Folks, I’m not digging this show. I’m not going to give up on it, but even my Sorkin uber-nerd past can’t stop me from feeling that something in the mix is off with The Newsroom. But I think I’ve finally figured out what that is, here in the fourth episode. Will’s “mission to civilize” is, oddly enough like so many conflicts in the past decade, an unwinnable and unnecessary war. Unnecessary at least from a dramatic perspective. All of Sorkin’s past series were about people in high-stress jobs doing the work from day to day. Beating the odds by being professionals, working as a team, and getting it done. If The Newsroom was just about that – a defacto family putting on a cable news show – I think I might like it a lot better. But Sorkin has decided to treat Will McAvoy’s “mission to civilize” with a level of awe and gravitas that even manages to make a show about life and death current events seem hysterically self-important. But Sorkin has also failed to develop his supporting characters here beyond being mere extensions of Will. Even Mackenzie, who seemed so strong and resilient in the pilot, has been steadily acquiescing her power to Will over the past three episodes. Rather than a great ensemble drama, all we’ve got another Sorkin proxy sitting on 20/20 hindsight mountain facing 1-dimensionally fiendish opposition to his unquestionable wisdom.

You may notice that I didn’t mention any of the shows other characters in this recap. That’s because nothing they did made me give a shit at all. At all. The Jim/Maggie/Don “love triangle” continues to leak any stakes it may have once had as it treads water towards an obviously foregone conclusion. I actually started rooting for Don in this episode, since Maggie’s lack of interest in him and utter devotion to Jim is palpable. It also doesn’t help that Jim is an utterly passive character, and Maggie is written as a pure plot device: a consummate professional one minute; recklessly unprofessional the next; and laughably, obviously in love with Jim. Oh, and Neal the blog guy yammers on the entire episode about how Bigfoot is real, in the way that no professional journalist ever would without rightly losing their job.

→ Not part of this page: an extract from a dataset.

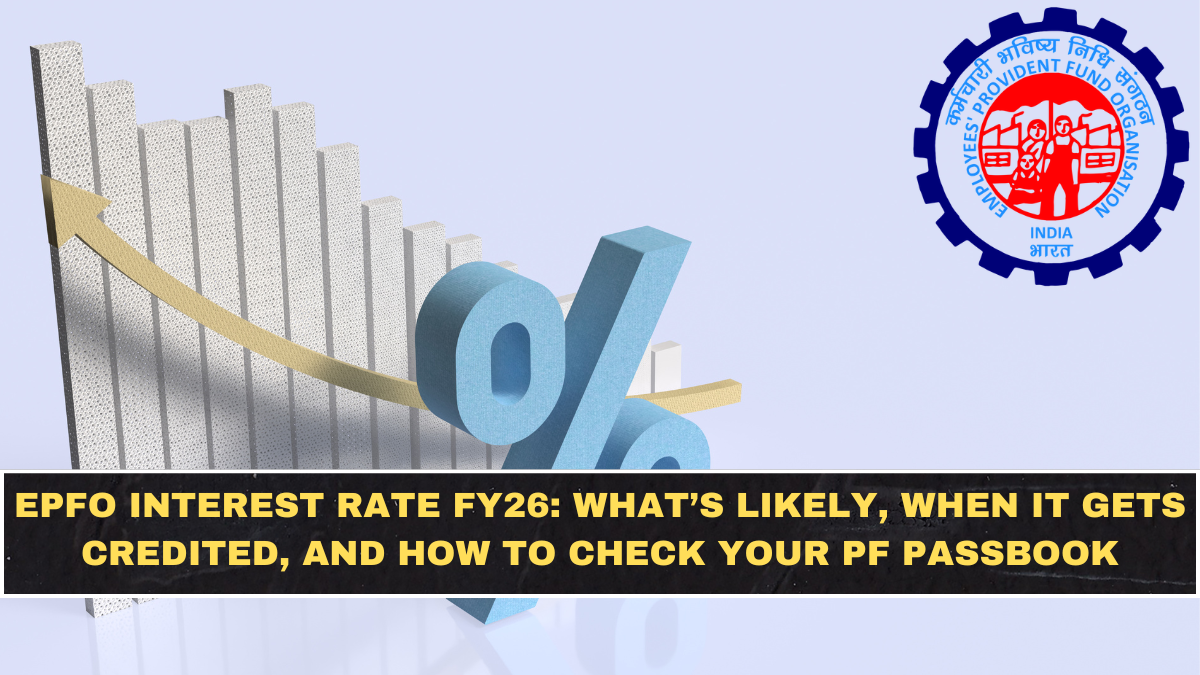 EPFO Interest Rate FY26: What’s Likely, When It Gets Credited, and How to Check Your PF Passbook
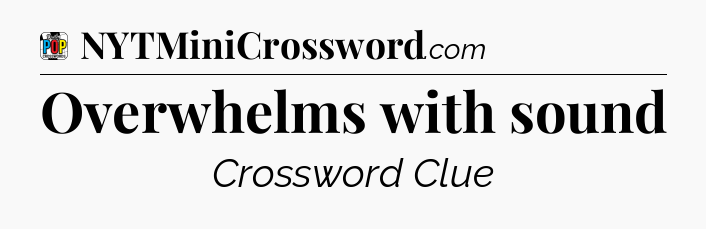 Overwhelms with sound Crossword Clue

I’m sorry to be so down on this show. I honestly think that Sorkin has the elements of a successful series here: I like the actors in his cast, in particular Alison Pill’s tenacity, Sam Waterston’s crackly energy, and Olivia Munn’s dry intellectual wit (I don’t think much of her as a comedian, but I love her as a comedic actress). The world of cable news is a fascinating sandbox, and Sorkin’s dialogue is as sharp here as it has ever been. Even being on HBO offers him a level of creative freedom he’s never seen on TV (though writing without commercial breaks has left his scripts noticeably shapeless). At this point I feel ironically like Mortimer’s character Mackenzie – watching my hero sit on a mountain of potential, and hoping against hope that he finds a way to realize it.